Source : https://lectures.revues.org/14465
Présentation de l'éditeur
L’européisme est devenu le pire ennemi de l’Europe. Ne voulant plus que « l’Europe » intransitivement, c’est-à-dire sans le moindre égard pour ses contenus concrets, prêt s’il le faut à martyriser des peuples entiers, en Grèce, au Portugal ou en Espagne, il est devenu une obstination aveugle auquel il est temps de mettre un coup d’arrêt. Au-delà de ses pires désastres économiques, sa tare majeure, et congénitale, est politique : le déni absolu de toute expression des souverainetés populaires.

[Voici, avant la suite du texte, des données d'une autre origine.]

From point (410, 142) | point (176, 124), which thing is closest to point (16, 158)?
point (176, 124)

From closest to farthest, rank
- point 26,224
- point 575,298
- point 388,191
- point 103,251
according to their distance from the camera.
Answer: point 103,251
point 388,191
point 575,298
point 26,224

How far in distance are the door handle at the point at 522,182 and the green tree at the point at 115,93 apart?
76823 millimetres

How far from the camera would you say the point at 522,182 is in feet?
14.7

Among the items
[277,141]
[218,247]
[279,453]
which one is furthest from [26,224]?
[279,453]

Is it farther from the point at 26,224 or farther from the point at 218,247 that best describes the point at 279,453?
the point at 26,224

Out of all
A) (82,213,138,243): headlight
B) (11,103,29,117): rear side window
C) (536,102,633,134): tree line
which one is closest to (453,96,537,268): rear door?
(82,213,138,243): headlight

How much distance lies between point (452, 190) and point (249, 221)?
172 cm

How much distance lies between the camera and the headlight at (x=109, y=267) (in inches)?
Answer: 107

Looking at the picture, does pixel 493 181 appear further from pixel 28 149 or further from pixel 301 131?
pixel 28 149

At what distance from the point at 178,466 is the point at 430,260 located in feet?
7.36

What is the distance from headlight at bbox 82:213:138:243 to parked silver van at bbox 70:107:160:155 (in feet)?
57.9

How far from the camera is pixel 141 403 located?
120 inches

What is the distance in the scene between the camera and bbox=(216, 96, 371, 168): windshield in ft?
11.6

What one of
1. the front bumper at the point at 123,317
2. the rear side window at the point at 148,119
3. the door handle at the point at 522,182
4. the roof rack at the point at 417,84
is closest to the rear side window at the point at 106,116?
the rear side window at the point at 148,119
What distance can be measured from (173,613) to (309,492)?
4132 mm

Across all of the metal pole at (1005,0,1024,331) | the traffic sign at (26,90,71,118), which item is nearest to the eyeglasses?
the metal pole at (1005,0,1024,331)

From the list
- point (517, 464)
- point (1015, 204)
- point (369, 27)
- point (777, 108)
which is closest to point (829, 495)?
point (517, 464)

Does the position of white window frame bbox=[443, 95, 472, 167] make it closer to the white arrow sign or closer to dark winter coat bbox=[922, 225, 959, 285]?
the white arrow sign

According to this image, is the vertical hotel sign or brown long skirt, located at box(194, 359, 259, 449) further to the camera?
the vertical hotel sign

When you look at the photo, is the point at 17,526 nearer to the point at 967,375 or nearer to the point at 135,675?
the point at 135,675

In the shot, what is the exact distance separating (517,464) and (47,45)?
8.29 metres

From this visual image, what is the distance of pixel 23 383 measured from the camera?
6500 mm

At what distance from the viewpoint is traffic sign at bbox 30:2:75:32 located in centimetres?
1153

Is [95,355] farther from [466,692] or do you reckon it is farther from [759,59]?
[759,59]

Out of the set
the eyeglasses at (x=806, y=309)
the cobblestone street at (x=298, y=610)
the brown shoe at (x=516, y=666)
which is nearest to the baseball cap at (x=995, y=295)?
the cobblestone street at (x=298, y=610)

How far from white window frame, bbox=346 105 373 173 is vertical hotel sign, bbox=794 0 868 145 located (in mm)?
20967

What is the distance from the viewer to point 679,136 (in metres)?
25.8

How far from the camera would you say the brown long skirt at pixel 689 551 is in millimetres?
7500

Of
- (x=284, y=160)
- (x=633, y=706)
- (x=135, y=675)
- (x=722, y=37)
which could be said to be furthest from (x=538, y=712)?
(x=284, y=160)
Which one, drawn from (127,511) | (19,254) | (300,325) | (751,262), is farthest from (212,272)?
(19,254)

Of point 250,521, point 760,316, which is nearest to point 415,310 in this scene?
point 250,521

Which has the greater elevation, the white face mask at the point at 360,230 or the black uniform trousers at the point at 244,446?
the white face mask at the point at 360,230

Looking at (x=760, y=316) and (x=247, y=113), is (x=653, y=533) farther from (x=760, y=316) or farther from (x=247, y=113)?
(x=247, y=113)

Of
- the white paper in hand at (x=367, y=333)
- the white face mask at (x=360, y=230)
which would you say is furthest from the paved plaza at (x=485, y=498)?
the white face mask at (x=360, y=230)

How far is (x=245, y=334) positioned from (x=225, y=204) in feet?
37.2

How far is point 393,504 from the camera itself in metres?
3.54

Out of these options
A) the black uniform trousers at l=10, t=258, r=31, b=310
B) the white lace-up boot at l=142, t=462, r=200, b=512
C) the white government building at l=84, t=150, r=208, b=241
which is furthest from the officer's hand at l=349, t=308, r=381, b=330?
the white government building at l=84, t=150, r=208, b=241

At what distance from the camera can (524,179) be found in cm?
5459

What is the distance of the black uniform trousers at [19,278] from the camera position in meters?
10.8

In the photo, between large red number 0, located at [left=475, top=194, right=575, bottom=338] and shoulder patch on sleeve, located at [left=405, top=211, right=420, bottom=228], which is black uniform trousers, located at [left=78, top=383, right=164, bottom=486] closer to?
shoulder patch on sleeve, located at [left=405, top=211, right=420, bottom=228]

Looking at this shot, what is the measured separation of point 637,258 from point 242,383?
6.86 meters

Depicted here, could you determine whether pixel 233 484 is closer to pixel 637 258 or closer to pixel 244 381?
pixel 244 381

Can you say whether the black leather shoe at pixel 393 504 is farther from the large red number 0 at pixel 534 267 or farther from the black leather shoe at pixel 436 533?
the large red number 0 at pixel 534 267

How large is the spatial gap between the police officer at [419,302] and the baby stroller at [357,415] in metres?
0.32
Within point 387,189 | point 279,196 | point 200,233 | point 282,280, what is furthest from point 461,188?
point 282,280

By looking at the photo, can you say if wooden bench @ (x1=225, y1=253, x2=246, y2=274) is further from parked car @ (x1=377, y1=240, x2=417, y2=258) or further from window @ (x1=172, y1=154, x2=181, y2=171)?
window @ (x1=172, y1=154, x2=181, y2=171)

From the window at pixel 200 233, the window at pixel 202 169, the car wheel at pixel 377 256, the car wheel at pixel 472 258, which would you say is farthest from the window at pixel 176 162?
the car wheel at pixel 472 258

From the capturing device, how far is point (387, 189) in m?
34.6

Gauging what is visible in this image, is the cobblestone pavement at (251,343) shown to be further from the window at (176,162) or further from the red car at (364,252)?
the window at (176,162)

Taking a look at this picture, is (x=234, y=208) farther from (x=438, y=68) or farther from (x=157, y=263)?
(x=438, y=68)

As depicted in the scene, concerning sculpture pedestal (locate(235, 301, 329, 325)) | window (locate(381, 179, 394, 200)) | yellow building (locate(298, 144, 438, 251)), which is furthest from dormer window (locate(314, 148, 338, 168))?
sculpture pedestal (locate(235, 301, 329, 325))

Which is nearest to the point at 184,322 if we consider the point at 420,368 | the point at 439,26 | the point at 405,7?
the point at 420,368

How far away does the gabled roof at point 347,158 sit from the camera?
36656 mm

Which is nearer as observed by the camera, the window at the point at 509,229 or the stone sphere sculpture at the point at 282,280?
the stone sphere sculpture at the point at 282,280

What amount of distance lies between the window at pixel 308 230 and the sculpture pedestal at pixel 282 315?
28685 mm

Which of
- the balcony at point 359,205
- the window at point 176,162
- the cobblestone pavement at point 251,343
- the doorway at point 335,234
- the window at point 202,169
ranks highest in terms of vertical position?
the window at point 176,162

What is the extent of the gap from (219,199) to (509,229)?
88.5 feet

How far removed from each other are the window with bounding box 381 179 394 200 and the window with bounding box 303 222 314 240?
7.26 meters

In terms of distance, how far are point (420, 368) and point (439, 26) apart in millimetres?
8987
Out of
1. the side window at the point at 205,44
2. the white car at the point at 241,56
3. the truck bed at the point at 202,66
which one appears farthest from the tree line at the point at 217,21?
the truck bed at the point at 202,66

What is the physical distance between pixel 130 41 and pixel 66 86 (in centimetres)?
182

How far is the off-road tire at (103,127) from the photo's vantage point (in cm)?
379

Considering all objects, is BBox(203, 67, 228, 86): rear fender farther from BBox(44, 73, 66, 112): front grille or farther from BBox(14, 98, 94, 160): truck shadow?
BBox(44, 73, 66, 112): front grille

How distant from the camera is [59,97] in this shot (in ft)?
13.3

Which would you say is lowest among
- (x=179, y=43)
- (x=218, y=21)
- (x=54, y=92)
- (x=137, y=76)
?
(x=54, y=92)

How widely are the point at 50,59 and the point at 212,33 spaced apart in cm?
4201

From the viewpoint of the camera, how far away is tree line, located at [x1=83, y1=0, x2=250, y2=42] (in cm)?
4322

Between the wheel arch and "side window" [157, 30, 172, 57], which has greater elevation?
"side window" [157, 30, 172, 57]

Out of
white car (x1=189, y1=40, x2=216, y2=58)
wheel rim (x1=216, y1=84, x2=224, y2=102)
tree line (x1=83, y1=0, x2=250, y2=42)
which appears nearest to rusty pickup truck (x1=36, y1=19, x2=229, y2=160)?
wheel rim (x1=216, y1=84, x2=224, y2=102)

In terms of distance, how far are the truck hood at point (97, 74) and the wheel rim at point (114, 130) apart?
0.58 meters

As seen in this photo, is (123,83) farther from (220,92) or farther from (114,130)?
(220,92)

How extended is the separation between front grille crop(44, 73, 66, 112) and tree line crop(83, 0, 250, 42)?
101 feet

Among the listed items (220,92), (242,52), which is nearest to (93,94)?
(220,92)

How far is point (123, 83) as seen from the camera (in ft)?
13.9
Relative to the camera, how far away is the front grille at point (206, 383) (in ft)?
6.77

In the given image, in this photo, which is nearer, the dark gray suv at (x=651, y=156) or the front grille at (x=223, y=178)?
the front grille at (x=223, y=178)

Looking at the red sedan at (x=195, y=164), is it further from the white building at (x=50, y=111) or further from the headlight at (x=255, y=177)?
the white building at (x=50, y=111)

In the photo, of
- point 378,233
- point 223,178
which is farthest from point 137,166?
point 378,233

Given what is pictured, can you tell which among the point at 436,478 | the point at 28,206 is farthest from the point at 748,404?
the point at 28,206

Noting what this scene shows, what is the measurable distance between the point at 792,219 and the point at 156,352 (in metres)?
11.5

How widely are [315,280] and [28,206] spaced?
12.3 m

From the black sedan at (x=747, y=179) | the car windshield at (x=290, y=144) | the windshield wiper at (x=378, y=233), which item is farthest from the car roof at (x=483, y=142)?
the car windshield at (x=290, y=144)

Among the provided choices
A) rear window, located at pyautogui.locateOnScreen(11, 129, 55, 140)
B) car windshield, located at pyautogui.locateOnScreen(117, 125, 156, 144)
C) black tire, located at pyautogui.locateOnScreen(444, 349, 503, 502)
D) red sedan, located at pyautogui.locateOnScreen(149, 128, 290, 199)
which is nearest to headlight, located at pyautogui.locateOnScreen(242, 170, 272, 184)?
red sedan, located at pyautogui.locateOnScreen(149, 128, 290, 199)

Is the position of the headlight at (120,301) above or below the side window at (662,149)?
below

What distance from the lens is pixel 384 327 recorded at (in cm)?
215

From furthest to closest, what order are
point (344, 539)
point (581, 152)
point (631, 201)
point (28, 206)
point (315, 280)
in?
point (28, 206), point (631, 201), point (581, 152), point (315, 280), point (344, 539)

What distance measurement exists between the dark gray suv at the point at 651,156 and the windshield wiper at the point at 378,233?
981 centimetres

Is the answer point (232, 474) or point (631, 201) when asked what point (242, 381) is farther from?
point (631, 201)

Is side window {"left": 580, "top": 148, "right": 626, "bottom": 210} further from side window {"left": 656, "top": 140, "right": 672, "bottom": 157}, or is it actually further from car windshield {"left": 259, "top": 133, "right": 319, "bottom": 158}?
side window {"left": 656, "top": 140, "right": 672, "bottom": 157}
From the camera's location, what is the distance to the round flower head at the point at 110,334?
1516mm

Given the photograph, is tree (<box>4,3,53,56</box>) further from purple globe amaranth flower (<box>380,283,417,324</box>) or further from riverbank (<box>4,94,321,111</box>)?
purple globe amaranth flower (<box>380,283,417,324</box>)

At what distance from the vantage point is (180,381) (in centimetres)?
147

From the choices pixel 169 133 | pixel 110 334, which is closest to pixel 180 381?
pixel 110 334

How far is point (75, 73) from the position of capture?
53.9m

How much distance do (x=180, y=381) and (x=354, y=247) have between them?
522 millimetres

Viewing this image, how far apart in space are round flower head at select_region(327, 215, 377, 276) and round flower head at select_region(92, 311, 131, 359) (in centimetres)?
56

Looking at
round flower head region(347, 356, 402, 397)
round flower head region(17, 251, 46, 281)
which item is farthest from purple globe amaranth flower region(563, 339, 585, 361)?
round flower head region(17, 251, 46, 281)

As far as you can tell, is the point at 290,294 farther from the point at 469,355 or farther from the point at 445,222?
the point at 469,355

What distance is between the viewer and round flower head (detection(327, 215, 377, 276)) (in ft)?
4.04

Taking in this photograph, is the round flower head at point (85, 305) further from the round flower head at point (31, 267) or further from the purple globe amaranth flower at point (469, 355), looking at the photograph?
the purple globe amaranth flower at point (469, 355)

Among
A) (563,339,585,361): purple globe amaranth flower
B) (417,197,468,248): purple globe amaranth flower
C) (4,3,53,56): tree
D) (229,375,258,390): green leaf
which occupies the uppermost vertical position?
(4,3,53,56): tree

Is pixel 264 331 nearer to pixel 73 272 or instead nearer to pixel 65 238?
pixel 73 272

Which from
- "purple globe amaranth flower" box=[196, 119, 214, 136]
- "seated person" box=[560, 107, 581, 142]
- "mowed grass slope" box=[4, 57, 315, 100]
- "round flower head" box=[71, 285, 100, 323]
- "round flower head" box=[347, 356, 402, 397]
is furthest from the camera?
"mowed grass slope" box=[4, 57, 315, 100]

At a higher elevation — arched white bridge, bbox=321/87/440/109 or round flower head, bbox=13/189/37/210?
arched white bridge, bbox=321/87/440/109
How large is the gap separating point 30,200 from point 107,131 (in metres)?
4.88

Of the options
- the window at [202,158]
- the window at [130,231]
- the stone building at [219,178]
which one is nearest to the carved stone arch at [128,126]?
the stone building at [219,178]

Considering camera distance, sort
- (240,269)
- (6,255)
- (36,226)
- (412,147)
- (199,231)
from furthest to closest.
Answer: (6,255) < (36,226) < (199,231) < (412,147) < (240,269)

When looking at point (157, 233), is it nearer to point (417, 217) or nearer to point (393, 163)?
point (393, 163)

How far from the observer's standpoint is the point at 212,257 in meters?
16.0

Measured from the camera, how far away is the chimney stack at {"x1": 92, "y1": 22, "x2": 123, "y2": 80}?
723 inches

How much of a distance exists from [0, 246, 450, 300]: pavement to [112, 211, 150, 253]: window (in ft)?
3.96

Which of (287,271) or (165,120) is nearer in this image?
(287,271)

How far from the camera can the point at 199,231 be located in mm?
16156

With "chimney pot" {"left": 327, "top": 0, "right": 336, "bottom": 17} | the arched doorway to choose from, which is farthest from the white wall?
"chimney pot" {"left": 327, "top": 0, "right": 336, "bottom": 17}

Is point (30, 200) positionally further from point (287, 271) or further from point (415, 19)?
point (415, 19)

Certains, à gauche, continuent cependant de croire qu’on pourra changer l’euro austéritaire en un euro social. Mais, la crise présente l’a assez démontré, une monnaie unique aimable suppose d’être parachevée par une union politique authentique… que l’européisme présuppose sur le mode de la pure pétition de principe sans jamais vouloir en analyser les exigeantes (et improbables) conditions de possibilité.Aussi bien l’urgence économique et sociale que la disponibilité immédiate des institutions matérielles et symboliques de la souveraineté commandent alors de réexaminer de près l’option des monnaies nationales. Sous deux codicilles cependant : 1) reconstruire les concepts de souveraineté et de nation d’une manière qui les rendent irrécupérables par l’extrême-droite ; 2) réaffirmer que défaire la monnaie européenne, de toute façon aussi mortifère que non-viable, n’exclut nullement de continuer à œuvrer pour l’approfondissement résolu de tous les autres liens entre les peuples européens – et enfin de faire Europe autrement que par l’économie ! –, ni même de penser à refaire un commun monétaire européen, sous la forme non plus d’une monnaie unique mais d’une monnaie commune.